Could you copy out the items below with "Decal" substituted for "Sticker", keeping everything else unchanged and leaving out the pictures?

◆ Data to process ◆
★ ★ ★ ★ ★

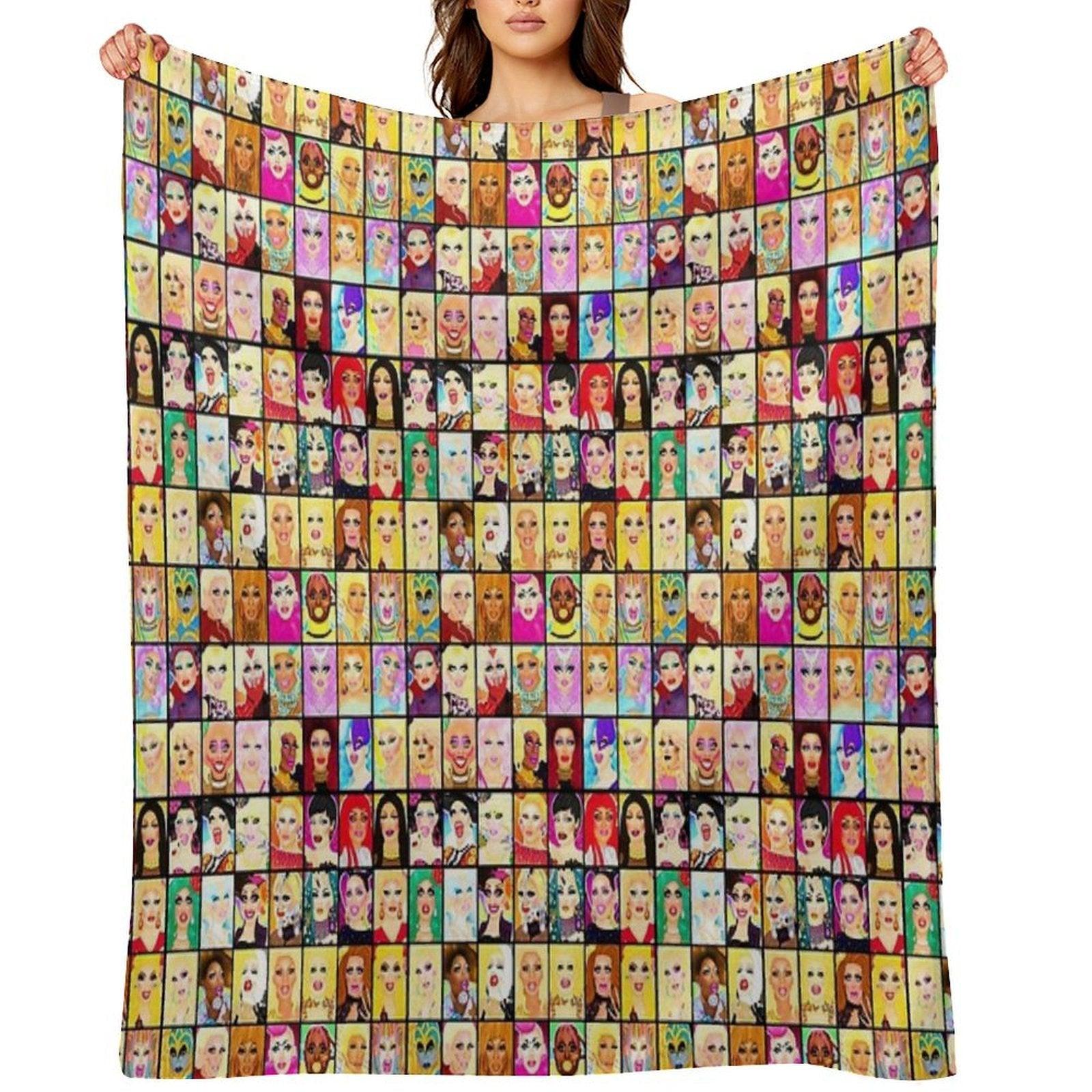 LIFE IS A DRAG Throw Blanket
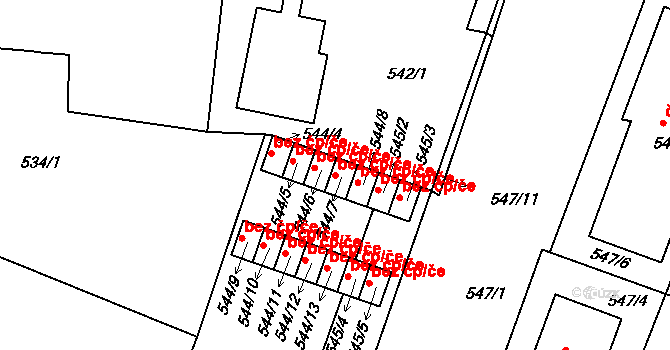 Lipůvka 48562742 na parcele st. 544/7 v KÚ Lipůvka, Katastrální mapa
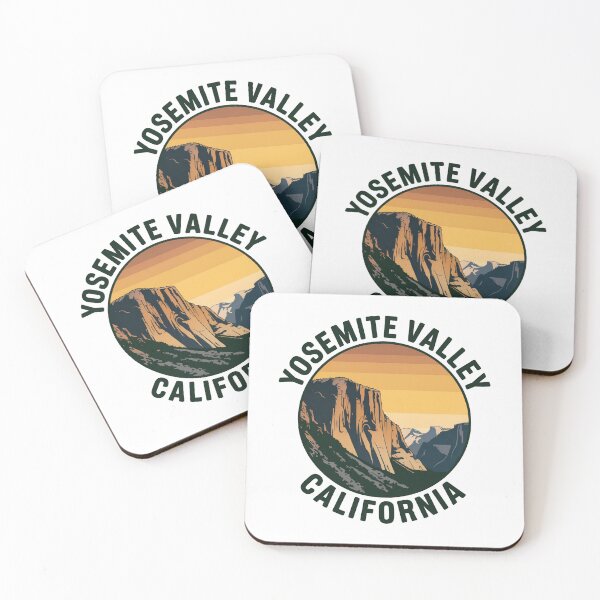 Item preview, Yosemite Valley California Travel Badge Sticker – El Capitan National Park designed and sold by pod24.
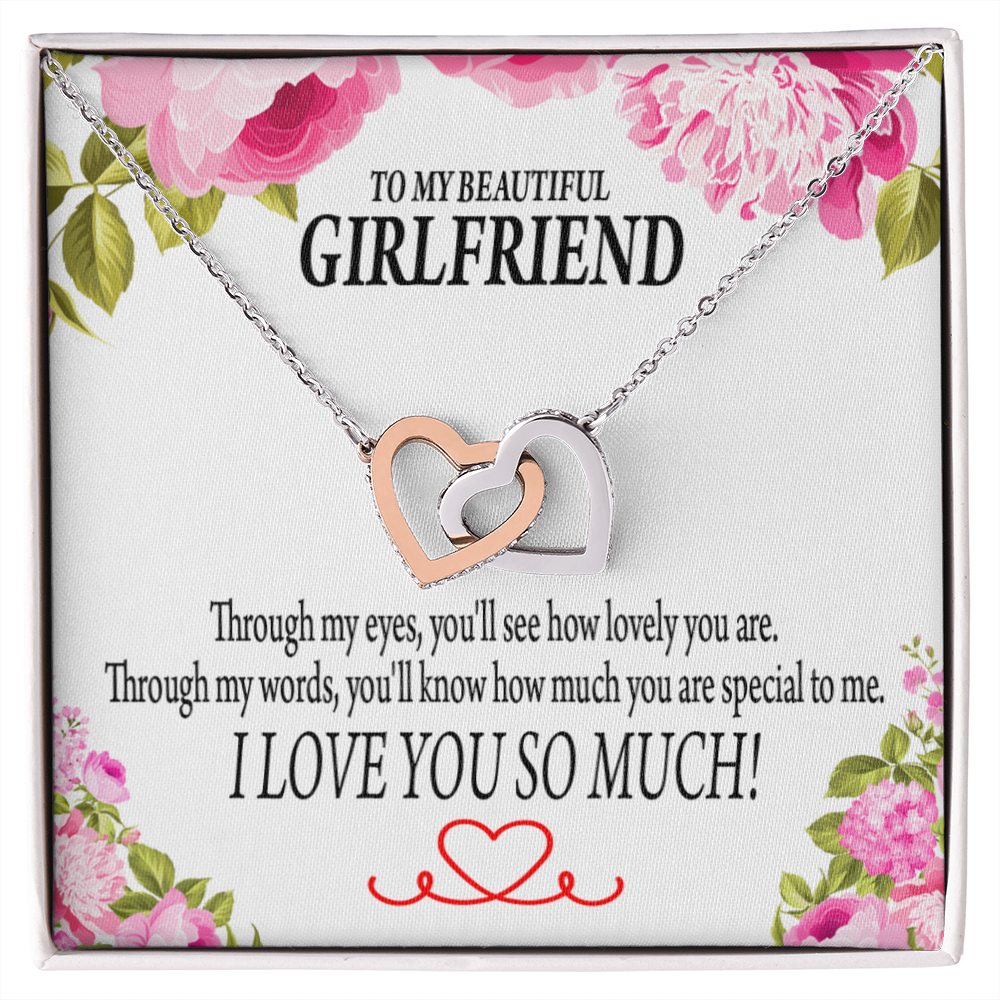 To My Girlfriend You'll See How Lovely You Are Inseparable Necklace-Express Your Love Gifts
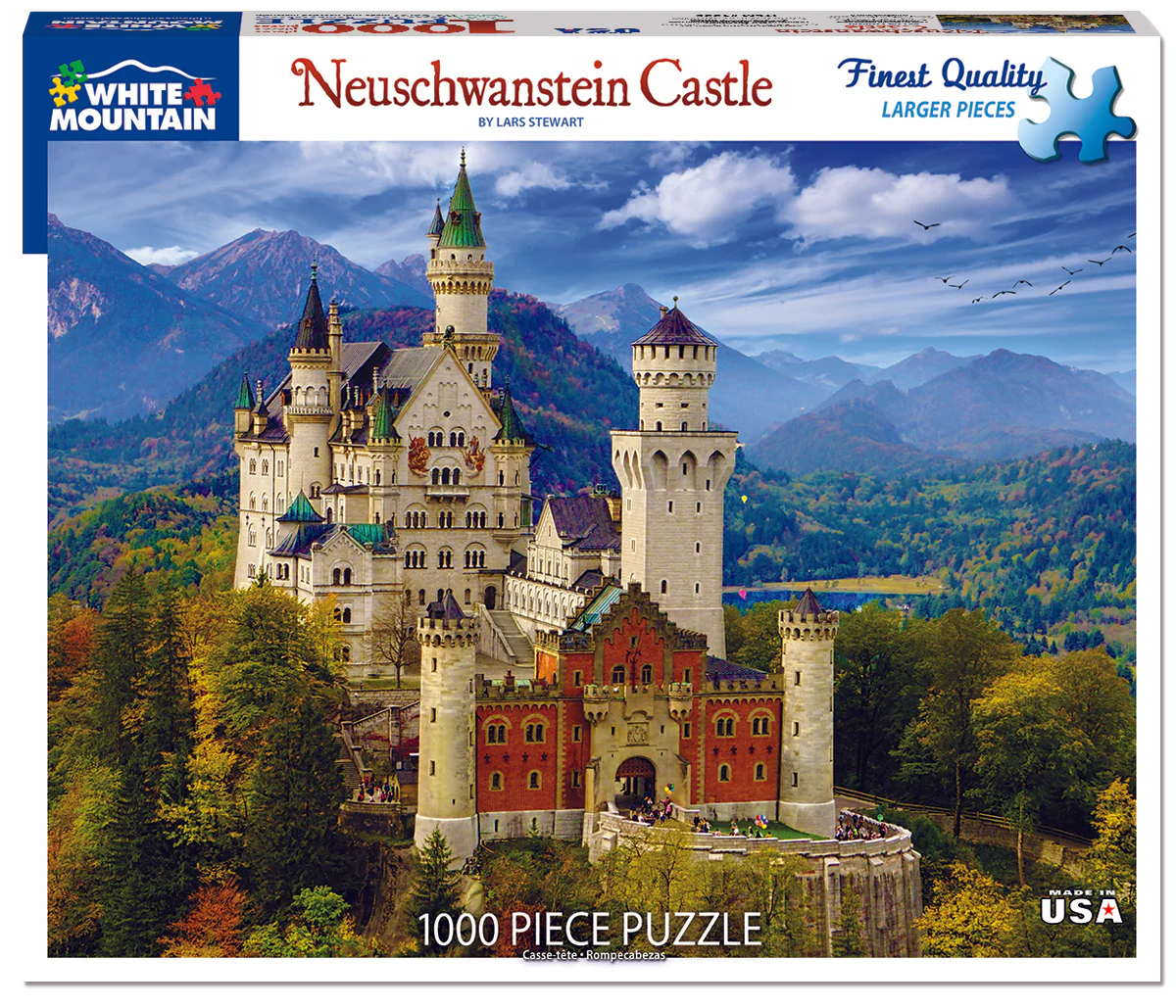 Neuschwanstein Castle - 1000 Piece Jigsaw Puzzle White Mountain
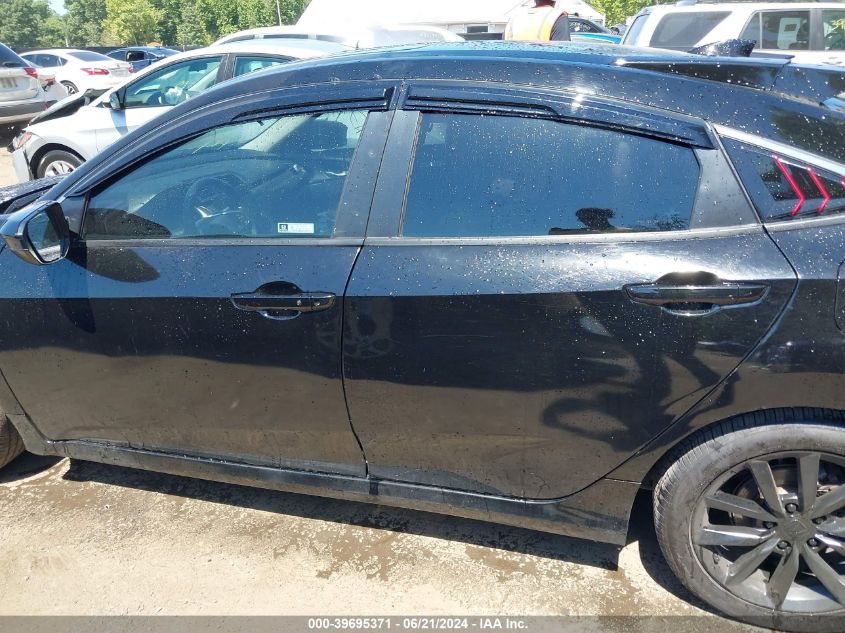 2019 Honda Civic Ex VIN: 19XFC1F34KE205906 Lot: 39695371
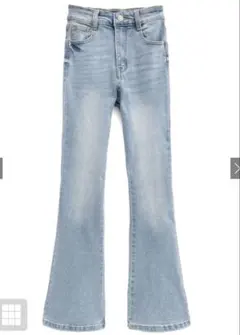 GRL ハイウエストフレアデニムパンツ cu498 Mサイズ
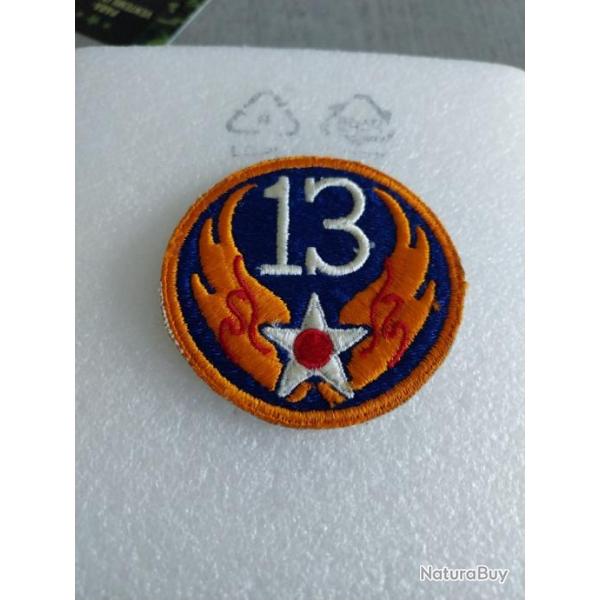 Patch arm�e us 13th US ARMY AIR FORCE ww2 ORIGINAL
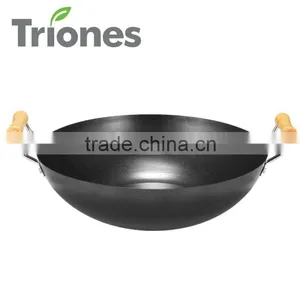 Carbon Steel Non-stick Wok With Two Handles thumbnail-1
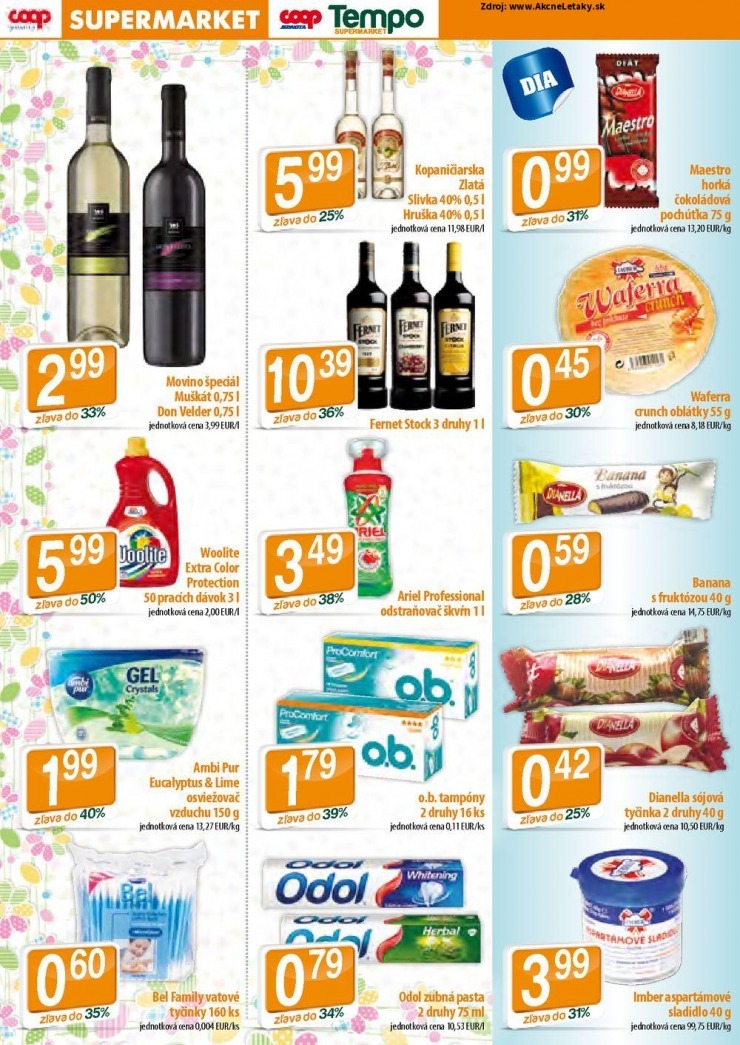 leták akciová ponuka COOP strana 6 leták akciová ponuka COOP strana 6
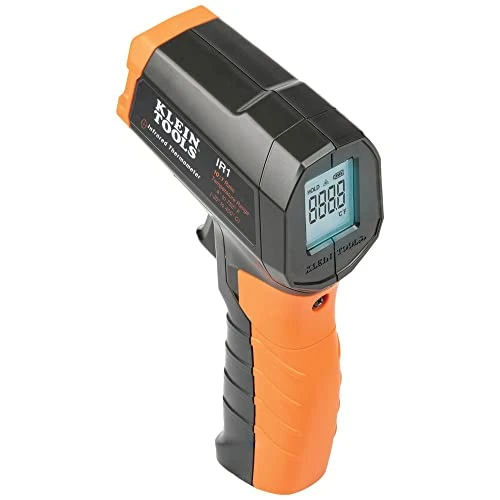 Klein IR1 IR1 Infrared Thermometer, Digital Laser Gun is Non-Contact Thermometer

★ ★ ★ ★ ★

◆ Problem solution ◆
 LIFE IS A DRAG Throw Blanket
 Lipůvka 48562742 na parcele st. 544/7 v KÚ Lipůvka, Katastrální mapa
 Item preview, Yosemite Valley California Travel Badge Decal – El Capitan National Park designed and sold by pod24.
 To My Girlfriend You'll See How Lovely You Are Inseparable Necklace-Express Your Love Gifts
 Neuschwanstein Castle - 1000 Piece Jigsaw Puzzle White Mountain
 2019 Honda Civic Ex VIN: 19XFC1F34KE205906 Lot: 39695371
 GRL ハイウエストフレアデニムパンツ cu498 Mサイズ
 Patch arm�e us 13th US ARMY AIR FORCE ww2 ORIGINAL
 Carbon Steel Non-stick Wok With Two Handles thumbnail-1
 leták akciová ponuka COOP strana 6 leták akciová ponuka COOP strana 6
 Klein IR1 IR1 Infrared Thermometer, Digital Laser Gun is Non-Contact Thermometer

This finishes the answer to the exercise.